A Family's Gift


Robert Flournoy

 

Copyright 2018 by Robert Flournoy   


 

Photo of Robert's back yard with daisies.

About sixteen years ago I threw a handful of wildflower seeds onto a small sunny slope that comes down out of the woods in our back yard.

When we bought our home in Franklin, TN, after moving here from Denver eighteen years ago, I did not realize (due to a listing error on the part of the selling realtor) that we were getting a lot that was almost three acres in size. Surrounded by a small forest of hardwoods.

I was delighted to learn that it was ours. Full of turkey, deer, owls, hawks, and hundreds of species of birds, we reveled in the spring, and fall colors while sitting on our back deck, watching the wild life gambol all around us. Our decks are over flowing with geraniums, impatience, and various other colorful flowers, and I was looking forward to the wildflowers I had “planted” blooming forth to add to the palate of red buds, dogwoods, and fruit trees that stretched away into our back yard, leading to the dark woods. The back yard is long, and wide, and mostly sunny, and when it is cut, it is a peaceful thing to look at. I cut it twice a year whether it needs it or not. Once in the late spring, and once in the late fall, when I am sure that every single leaf has fallen. I do not rake.

The spring after the flower seed flinging, we noticed some colorful buds showing their little faces above the long grass on our sunny slope, and a few blindingly white daisies, with egg yolk centers. I had never seen such beautiful daisies, and do not recall what brand I had purchased. But, they sure were pretty. So, I had the perfect excuse to put off the spring mowing until June, when the daisies had dried up, and my cutting would spread the seeds.

Over the last several years, our family has developed an anticipation of the return of our daisies. They seem to be the only species that has survived, on an annual basis, that initial planting, and they come back over a larger, and larger area every spring. Errant seeds, caught on the wind, have found their way each year to farther parts of the yard, and now we not only have a huge central patch of white, but clumps here and there that are spread out over the entire acre that is our back yard.

They are particularly beautiful when beams of sunlight filter down thru the forest trees that loom out over the open glades, each new sprouted spot calling for attention as the light slowly dances its way around the clearings.

When the daisies appear each spring, there is a light happiness in our family associated with this return.

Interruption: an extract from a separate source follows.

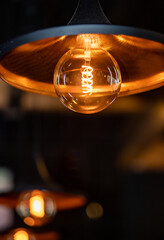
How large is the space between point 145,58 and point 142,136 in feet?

They are ours, and they bind us somehow after the gray, cold months of winter. I think they feel our love, because they seem to get bigger, and bigger every year, and they are now crowding up to our house, all around the deck, and their faces are clearly turned to where we sit to admire them.

The deer lie in them, and so do we, staring at the clouds, content, and at peace. They do not ask for anything, not even water. Like love, they are just there for us.

There is a Native American tribe in the northeastern part of the country whose totem is geese, and ducks. Each year, when they return in the spring, after migrating back to them from the cold winter, there is a celebration. They put their totems on a pole, in the center of the village. It is sacred.

Our family totem must be the daisies that return to us each year. They affirm that we are now a part of something beautiful, and lucky enough to know it.